The consequence of this change, and the fact they didn't flinch about making it, is rather significant. Because every single thing in the entirety of d20 before Corefinder that references Bardic Music in particular now does nothing at all to the stuff that the baseline Bard had to offer for combat to begin with, being the quite genuine entirety of the 3.5 version's buff offering to my recollection of the playtest document, and those that mention Inspire Courage specifically are abruptly at-will. Fundamentally, all those feats, AFCs, PRCs, anything else do not work like they're expected to, because the underlying feature is massively different in how it works.

If that is even slightly a habit, then huge chunks of previous content quickly stop working. If they decide to resolve the power issues of full casters by slashing the lists, then you have yet more huge swaths ejected because the basic assumptions of what spells fit have removed major elements of what the casters did previously, and the Warpriest again is likely to face big problems because the list it runs on will probably lack the effects it was built around.

---

In general, my expectation of Corefinder is that it's changing enough of the basic player toolbox to fundamentally break the math of what came before, and introduce a wide array of underlying mechanical clashes, in the interests of having magic items be somewhat optional and mostly special and getting martials and casters vaguely similar in impact, and because of breaking that math and changing things in ways resulting in those clashes, very little content for players will neatly slide in. As opposed to the 3.X/PF conversion having the worst of the underlying system difference be consolidating the various attack-alternative actions under Combat Maneuvers thereby entirely replacing how you optimize for them, and otherwise being almost purely one-to-one replacements that directly relate to the 3.5 version of the function.

This isn't getting into the messes that would go off for compatibility from having Arcanist casting be universal, or the ways things could break down from specific changes to particular classes. There are a lot of interconnecting pieces of the d20 system, that is in many respects the point of wanting a d20 derivative. There are a lot of ways the math can be tweaked and features altered to try and answer the priorities set forth so far, and few of those ways result in a system that plays nicely with the player options contacting the altered functions, because there's so many layers of math that need gone through if it's going to be truly more balanced that it's supremely unlikely the player numbers will line up remotely safely, nor do I expect features to be very likely to cleanly follow on a broad scale given how casually they upended the Bard's usage patterns.

(Dataset rows)
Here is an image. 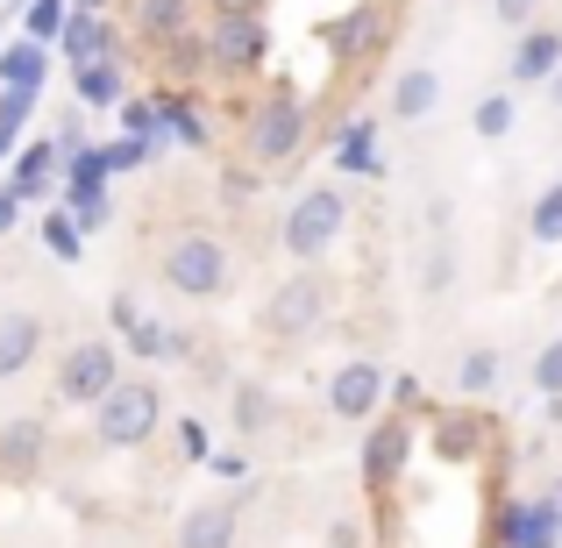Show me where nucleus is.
Here are the masks:
<instances>
[{"instance_id": "obj_34", "label": "nucleus", "mask_w": 562, "mask_h": 548, "mask_svg": "<svg viewBox=\"0 0 562 548\" xmlns=\"http://www.w3.org/2000/svg\"><path fill=\"white\" fill-rule=\"evenodd\" d=\"M449 278H456V243H435V249H427L420 286H427V292H449Z\"/></svg>"}, {"instance_id": "obj_9", "label": "nucleus", "mask_w": 562, "mask_h": 548, "mask_svg": "<svg viewBox=\"0 0 562 548\" xmlns=\"http://www.w3.org/2000/svg\"><path fill=\"white\" fill-rule=\"evenodd\" d=\"M384 8H392V0H357L349 14H335V22L321 29L342 65H363L371 51H384V36H392V14H384Z\"/></svg>"}, {"instance_id": "obj_10", "label": "nucleus", "mask_w": 562, "mask_h": 548, "mask_svg": "<svg viewBox=\"0 0 562 548\" xmlns=\"http://www.w3.org/2000/svg\"><path fill=\"white\" fill-rule=\"evenodd\" d=\"M406 456H413V427H406V413H384L371 435H363V484H371V492L398 484V478H406Z\"/></svg>"}, {"instance_id": "obj_3", "label": "nucleus", "mask_w": 562, "mask_h": 548, "mask_svg": "<svg viewBox=\"0 0 562 548\" xmlns=\"http://www.w3.org/2000/svg\"><path fill=\"white\" fill-rule=\"evenodd\" d=\"M335 306V278L321 271V264H300V271L285 278V286H271V300H263V335L271 343H306V335L328 321Z\"/></svg>"}, {"instance_id": "obj_23", "label": "nucleus", "mask_w": 562, "mask_h": 548, "mask_svg": "<svg viewBox=\"0 0 562 548\" xmlns=\"http://www.w3.org/2000/svg\"><path fill=\"white\" fill-rule=\"evenodd\" d=\"M435 449H441V463H470V456L484 449V413H441Z\"/></svg>"}, {"instance_id": "obj_37", "label": "nucleus", "mask_w": 562, "mask_h": 548, "mask_svg": "<svg viewBox=\"0 0 562 548\" xmlns=\"http://www.w3.org/2000/svg\"><path fill=\"white\" fill-rule=\"evenodd\" d=\"M492 14L506 29H535V14H541V0H492Z\"/></svg>"}, {"instance_id": "obj_35", "label": "nucleus", "mask_w": 562, "mask_h": 548, "mask_svg": "<svg viewBox=\"0 0 562 548\" xmlns=\"http://www.w3.org/2000/svg\"><path fill=\"white\" fill-rule=\"evenodd\" d=\"M535 384H541V399L562 392V335H555V343H541V357H535Z\"/></svg>"}, {"instance_id": "obj_4", "label": "nucleus", "mask_w": 562, "mask_h": 548, "mask_svg": "<svg viewBox=\"0 0 562 548\" xmlns=\"http://www.w3.org/2000/svg\"><path fill=\"white\" fill-rule=\"evenodd\" d=\"M157 427H165V392H157L150 378H122L93 406V441L100 449H143Z\"/></svg>"}, {"instance_id": "obj_28", "label": "nucleus", "mask_w": 562, "mask_h": 548, "mask_svg": "<svg viewBox=\"0 0 562 548\" xmlns=\"http://www.w3.org/2000/svg\"><path fill=\"white\" fill-rule=\"evenodd\" d=\"M498 378H506L498 349H463V364H456V384H463V399H484V392H498Z\"/></svg>"}, {"instance_id": "obj_32", "label": "nucleus", "mask_w": 562, "mask_h": 548, "mask_svg": "<svg viewBox=\"0 0 562 548\" xmlns=\"http://www.w3.org/2000/svg\"><path fill=\"white\" fill-rule=\"evenodd\" d=\"M122 128H128V136H143V143L157 150V143H165V122H157V100H136V93H128V100H122Z\"/></svg>"}, {"instance_id": "obj_11", "label": "nucleus", "mask_w": 562, "mask_h": 548, "mask_svg": "<svg viewBox=\"0 0 562 548\" xmlns=\"http://www.w3.org/2000/svg\"><path fill=\"white\" fill-rule=\"evenodd\" d=\"M43 456H50V421H43V413L0 421V478H36Z\"/></svg>"}, {"instance_id": "obj_5", "label": "nucleus", "mask_w": 562, "mask_h": 548, "mask_svg": "<svg viewBox=\"0 0 562 548\" xmlns=\"http://www.w3.org/2000/svg\"><path fill=\"white\" fill-rule=\"evenodd\" d=\"M300 150H306V108L292 93L257 100V108H249V122H243V157L257 171H278V165H292Z\"/></svg>"}, {"instance_id": "obj_8", "label": "nucleus", "mask_w": 562, "mask_h": 548, "mask_svg": "<svg viewBox=\"0 0 562 548\" xmlns=\"http://www.w3.org/2000/svg\"><path fill=\"white\" fill-rule=\"evenodd\" d=\"M328 413H335V421H378V413H384V364H371V357L335 364Z\"/></svg>"}, {"instance_id": "obj_39", "label": "nucleus", "mask_w": 562, "mask_h": 548, "mask_svg": "<svg viewBox=\"0 0 562 548\" xmlns=\"http://www.w3.org/2000/svg\"><path fill=\"white\" fill-rule=\"evenodd\" d=\"M179 449H186V463H206V427L200 421H179Z\"/></svg>"}, {"instance_id": "obj_24", "label": "nucleus", "mask_w": 562, "mask_h": 548, "mask_svg": "<svg viewBox=\"0 0 562 548\" xmlns=\"http://www.w3.org/2000/svg\"><path fill=\"white\" fill-rule=\"evenodd\" d=\"M157 122H165V136H179L186 150H206V143H214V128H206V114L192 108L186 93H157Z\"/></svg>"}, {"instance_id": "obj_1", "label": "nucleus", "mask_w": 562, "mask_h": 548, "mask_svg": "<svg viewBox=\"0 0 562 548\" xmlns=\"http://www.w3.org/2000/svg\"><path fill=\"white\" fill-rule=\"evenodd\" d=\"M342 228H349V192L342 186H306L300 200H292V214H285V228H278V249H285L292 264H321L335 243H342Z\"/></svg>"}, {"instance_id": "obj_22", "label": "nucleus", "mask_w": 562, "mask_h": 548, "mask_svg": "<svg viewBox=\"0 0 562 548\" xmlns=\"http://www.w3.org/2000/svg\"><path fill=\"white\" fill-rule=\"evenodd\" d=\"M271 413H278L271 384H257V378H243V384H235V399H228V421H235V435H243V441H257L263 427H271Z\"/></svg>"}, {"instance_id": "obj_40", "label": "nucleus", "mask_w": 562, "mask_h": 548, "mask_svg": "<svg viewBox=\"0 0 562 548\" xmlns=\"http://www.w3.org/2000/svg\"><path fill=\"white\" fill-rule=\"evenodd\" d=\"M14 221H22V192H14V186H0V235H8Z\"/></svg>"}, {"instance_id": "obj_48", "label": "nucleus", "mask_w": 562, "mask_h": 548, "mask_svg": "<svg viewBox=\"0 0 562 548\" xmlns=\"http://www.w3.org/2000/svg\"><path fill=\"white\" fill-rule=\"evenodd\" d=\"M549 108L562 114V71H555V79H549Z\"/></svg>"}, {"instance_id": "obj_45", "label": "nucleus", "mask_w": 562, "mask_h": 548, "mask_svg": "<svg viewBox=\"0 0 562 548\" xmlns=\"http://www.w3.org/2000/svg\"><path fill=\"white\" fill-rule=\"evenodd\" d=\"M541 421H549V427H562V392H549V406H541Z\"/></svg>"}, {"instance_id": "obj_21", "label": "nucleus", "mask_w": 562, "mask_h": 548, "mask_svg": "<svg viewBox=\"0 0 562 548\" xmlns=\"http://www.w3.org/2000/svg\"><path fill=\"white\" fill-rule=\"evenodd\" d=\"M43 79H50V43H36V36L0 43V86H36L43 93Z\"/></svg>"}, {"instance_id": "obj_17", "label": "nucleus", "mask_w": 562, "mask_h": 548, "mask_svg": "<svg viewBox=\"0 0 562 548\" xmlns=\"http://www.w3.org/2000/svg\"><path fill=\"white\" fill-rule=\"evenodd\" d=\"M498 548H562V527L549 521L541 499H513V506L498 513Z\"/></svg>"}, {"instance_id": "obj_2", "label": "nucleus", "mask_w": 562, "mask_h": 548, "mask_svg": "<svg viewBox=\"0 0 562 548\" xmlns=\"http://www.w3.org/2000/svg\"><path fill=\"white\" fill-rule=\"evenodd\" d=\"M157 271L179 300H221L228 292V243L214 228H179L157 257Z\"/></svg>"}, {"instance_id": "obj_46", "label": "nucleus", "mask_w": 562, "mask_h": 548, "mask_svg": "<svg viewBox=\"0 0 562 548\" xmlns=\"http://www.w3.org/2000/svg\"><path fill=\"white\" fill-rule=\"evenodd\" d=\"M114 0H71V14H108Z\"/></svg>"}, {"instance_id": "obj_7", "label": "nucleus", "mask_w": 562, "mask_h": 548, "mask_svg": "<svg viewBox=\"0 0 562 548\" xmlns=\"http://www.w3.org/2000/svg\"><path fill=\"white\" fill-rule=\"evenodd\" d=\"M200 36H206V65H214L221 79H243V71H257L263 57H271V29H263V14H214Z\"/></svg>"}, {"instance_id": "obj_6", "label": "nucleus", "mask_w": 562, "mask_h": 548, "mask_svg": "<svg viewBox=\"0 0 562 548\" xmlns=\"http://www.w3.org/2000/svg\"><path fill=\"white\" fill-rule=\"evenodd\" d=\"M114 384H122V349L108 335H86V343H71L57 357V399L65 406H100Z\"/></svg>"}, {"instance_id": "obj_26", "label": "nucleus", "mask_w": 562, "mask_h": 548, "mask_svg": "<svg viewBox=\"0 0 562 548\" xmlns=\"http://www.w3.org/2000/svg\"><path fill=\"white\" fill-rule=\"evenodd\" d=\"M157 57H165V71H171L179 86H192V79H214V65H206V36H192V29H186V36H171Z\"/></svg>"}, {"instance_id": "obj_18", "label": "nucleus", "mask_w": 562, "mask_h": 548, "mask_svg": "<svg viewBox=\"0 0 562 548\" xmlns=\"http://www.w3.org/2000/svg\"><path fill=\"white\" fill-rule=\"evenodd\" d=\"M128 29H136L150 51H165L171 36L192 29V0H128Z\"/></svg>"}, {"instance_id": "obj_43", "label": "nucleus", "mask_w": 562, "mask_h": 548, "mask_svg": "<svg viewBox=\"0 0 562 548\" xmlns=\"http://www.w3.org/2000/svg\"><path fill=\"white\" fill-rule=\"evenodd\" d=\"M206 8H214V14H263L271 0H206Z\"/></svg>"}, {"instance_id": "obj_49", "label": "nucleus", "mask_w": 562, "mask_h": 548, "mask_svg": "<svg viewBox=\"0 0 562 548\" xmlns=\"http://www.w3.org/2000/svg\"><path fill=\"white\" fill-rule=\"evenodd\" d=\"M14 150V128H0V157H8Z\"/></svg>"}, {"instance_id": "obj_25", "label": "nucleus", "mask_w": 562, "mask_h": 548, "mask_svg": "<svg viewBox=\"0 0 562 548\" xmlns=\"http://www.w3.org/2000/svg\"><path fill=\"white\" fill-rule=\"evenodd\" d=\"M335 171H384V157H378V122H371V114H357V122L335 136Z\"/></svg>"}, {"instance_id": "obj_42", "label": "nucleus", "mask_w": 562, "mask_h": 548, "mask_svg": "<svg viewBox=\"0 0 562 548\" xmlns=\"http://www.w3.org/2000/svg\"><path fill=\"white\" fill-rule=\"evenodd\" d=\"M206 470H214V478H249V463H243V456H206Z\"/></svg>"}, {"instance_id": "obj_13", "label": "nucleus", "mask_w": 562, "mask_h": 548, "mask_svg": "<svg viewBox=\"0 0 562 548\" xmlns=\"http://www.w3.org/2000/svg\"><path fill=\"white\" fill-rule=\"evenodd\" d=\"M36 357H43V314L0 306V378H22Z\"/></svg>"}, {"instance_id": "obj_20", "label": "nucleus", "mask_w": 562, "mask_h": 548, "mask_svg": "<svg viewBox=\"0 0 562 548\" xmlns=\"http://www.w3.org/2000/svg\"><path fill=\"white\" fill-rule=\"evenodd\" d=\"M57 165H65V157H57V136H43V143H22V150H14V192H22V206L29 200H43V192L57 186Z\"/></svg>"}, {"instance_id": "obj_38", "label": "nucleus", "mask_w": 562, "mask_h": 548, "mask_svg": "<svg viewBox=\"0 0 562 548\" xmlns=\"http://www.w3.org/2000/svg\"><path fill=\"white\" fill-rule=\"evenodd\" d=\"M257 179H263L257 165H235L228 179H221V192H228V200H249V192H257Z\"/></svg>"}, {"instance_id": "obj_16", "label": "nucleus", "mask_w": 562, "mask_h": 548, "mask_svg": "<svg viewBox=\"0 0 562 548\" xmlns=\"http://www.w3.org/2000/svg\"><path fill=\"white\" fill-rule=\"evenodd\" d=\"M57 57L65 65H93V57H122V29L108 14H71L65 36H57Z\"/></svg>"}, {"instance_id": "obj_15", "label": "nucleus", "mask_w": 562, "mask_h": 548, "mask_svg": "<svg viewBox=\"0 0 562 548\" xmlns=\"http://www.w3.org/2000/svg\"><path fill=\"white\" fill-rule=\"evenodd\" d=\"M235 527H243V506L235 499H206L179 521V541L171 548H235Z\"/></svg>"}, {"instance_id": "obj_14", "label": "nucleus", "mask_w": 562, "mask_h": 548, "mask_svg": "<svg viewBox=\"0 0 562 548\" xmlns=\"http://www.w3.org/2000/svg\"><path fill=\"white\" fill-rule=\"evenodd\" d=\"M435 108H441V71H435V65H406V71L392 79V100H384V114L413 128V122H427Z\"/></svg>"}, {"instance_id": "obj_30", "label": "nucleus", "mask_w": 562, "mask_h": 548, "mask_svg": "<svg viewBox=\"0 0 562 548\" xmlns=\"http://www.w3.org/2000/svg\"><path fill=\"white\" fill-rule=\"evenodd\" d=\"M470 128H477V136H513V93H484L477 108H470Z\"/></svg>"}, {"instance_id": "obj_12", "label": "nucleus", "mask_w": 562, "mask_h": 548, "mask_svg": "<svg viewBox=\"0 0 562 548\" xmlns=\"http://www.w3.org/2000/svg\"><path fill=\"white\" fill-rule=\"evenodd\" d=\"M513 86H549L562 71V29H520V43H513Z\"/></svg>"}, {"instance_id": "obj_47", "label": "nucleus", "mask_w": 562, "mask_h": 548, "mask_svg": "<svg viewBox=\"0 0 562 548\" xmlns=\"http://www.w3.org/2000/svg\"><path fill=\"white\" fill-rule=\"evenodd\" d=\"M335 548H357V521H342V527H335Z\"/></svg>"}, {"instance_id": "obj_44", "label": "nucleus", "mask_w": 562, "mask_h": 548, "mask_svg": "<svg viewBox=\"0 0 562 548\" xmlns=\"http://www.w3.org/2000/svg\"><path fill=\"white\" fill-rule=\"evenodd\" d=\"M541 506H549V521L562 527V470H555V478H549V492H541Z\"/></svg>"}, {"instance_id": "obj_27", "label": "nucleus", "mask_w": 562, "mask_h": 548, "mask_svg": "<svg viewBox=\"0 0 562 548\" xmlns=\"http://www.w3.org/2000/svg\"><path fill=\"white\" fill-rule=\"evenodd\" d=\"M43 249H50L57 264H79L86 257V228L71 221V206H50V214H43Z\"/></svg>"}, {"instance_id": "obj_36", "label": "nucleus", "mask_w": 562, "mask_h": 548, "mask_svg": "<svg viewBox=\"0 0 562 548\" xmlns=\"http://www.w3.org/2000/svg\"><path fill=\"white\" fill-rule=\"evenodd\" d=\"M143 157H150V143H143V136H122V143H108V171H136Z\"/></svg>"}, {"instance_id": "obj_29", "label": "nucleus", "mask_w": 562, "mask_h": 548, "mask_svg": "<svg viewBox=\"0 0 562 548\" xmlns=\"http://www.w3.org/2000/svg\"><path fill=\"white\" fill-rule=\"evenodd\" d=\"M65 22H71V0H29V14H22V36H36V43H57V36H65Z\"/></svg>"}, {"instance_id": "obj_31", "label": "nucleus", "mask_w": 562, "mask_h": 548, "mask_svg": "<svg viewBox=\"0 0 562 548\" xmlns=\"http://www.w3.org/2000/svg\"><path fill=\"white\" fill-rule=\"evenodd\" d=\"M527 235H535V243H562V186H549L535 200V214H527Z\"/></svg>"}, {"instance_id": "obj_33", "label": "nucleus", "mask_w": 562, "mask_h": 548, "mask_svg": "<svg viewBox=\"0 0 562 548\" xmlns=\"http://www.w3.org/2000/svg\"><path fill=\"white\" fill-rule=\"evenodd\" d=\"M29 114H36V86H0V128H14V136H22Z\"/></svg>"}, {"instance_id": "obj_19", "label": "nucleus", "mask_w": 562, "mask_h": 548, "mask_svg": "<svg viewBox=\"0 0 562 548\" xmlns=\"http://www.w3.org/2000/svg\"><path fill=\"white\" fill-rule=\"evenodd\" d=\"M71 93L86 108H122L128 100V65L122 57H93V65H71Z\"/></svg>"}, {"instance_id": "obj_41", "label": "nucleus", "mask_w": 562, "mask_h": 548, "mask_svg": "<svg viewBox=\"0 0 562 548\" xmlns=\"http://www.w3.org/2000/svg\"><path fill=\"white\" fill-rule=\"evenodd\" d=\"M108 314H114V328H122V335H128V328H136V321H143V314H136V300H128V292H114V306H108Z\"/></svg>"}]
</instances>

→ Complete the following:
1: In the text on Corefinder compatibility, what did the 3.X/PF conversion consolidate under Combat Maneuvers?
2: Write the next part of the text on Corefinder compatibility, starting after its final sentence.

→ Solved tasks:
1: It consolidated the various attack-alternative actions under Combat Maneuvers.

2:
Again, the compatability issue I'm expecting is a complete breakdown of math when trying to drop a non-Corefinder PC into the system. Given the DM compatibility, I fully expect the technical ability to operate a 3.5 or PF1e character sheet in Corefinder due to the root of the math staying the same, but I expect the numbers will become utter nonsense in need of extensive reconstruction of the involved character options to actually bring it in line, because of the wide-reaching impact of the changes to how those numbers are reached and quite possibly some serious changes to the targets some of those numbers are for.

exelsisxax
2020-07-17, 06:55 PM
Hold up - the LG bard playtest is a teaser for CF bard design? Source on that?

Naru
2020-07-17, 07:26 PM
Something I haven't seen anyone mention yet is whether system mastery will be required to make an effective character in CF.

The thing I hate most about PF1e is that I have to sift through a gazillion bad archetypes / bloodlines / feats to find the handful that are actually good, in order to make a decent character. Same, to an extent, with races. Why make kobolds a playable race if they're so bad? Why are some playable races 6 RP and others 15? It's an absolute waste of time for players, and it's utterly daunting to new players. How many times in the past 5 years have I considered trying to introduce new players to PF1e? None. And I don't really care for 5e; we just wind up playing in something else entirely, or I have to hunt around for players who already know PF1e.

How many times have I started to read the archetypes for a class I've never made a character in before, only to give up by #3 of 24 and just go and find a guide on the web? Lots.

I love the level of customization that archetypes and feats enable - but dang, does the chaff ever need to be winnowed, and do the races ever need to be balanced.

I would love for a new player to show up for a session 0 and say, "I think I like the nature theme of a druid, but these archetype choices are daunting - several different kinds of animal, each of the four elements, fey, undead/abomination slayer... which ones are good?" And I get to say: "There are no bad choices. Just pick whichever one you like thematically."



I think a lot of these suggested changes will doom the project to being seen as “why didn’t you just play 5e” if the philosophy is followed too much.

All I’m really saying is: remember the purpose here. Are you making the perfect game for you (a “d20 heartbreaker”), or are you trying to continue the tradition started by Pathfinder?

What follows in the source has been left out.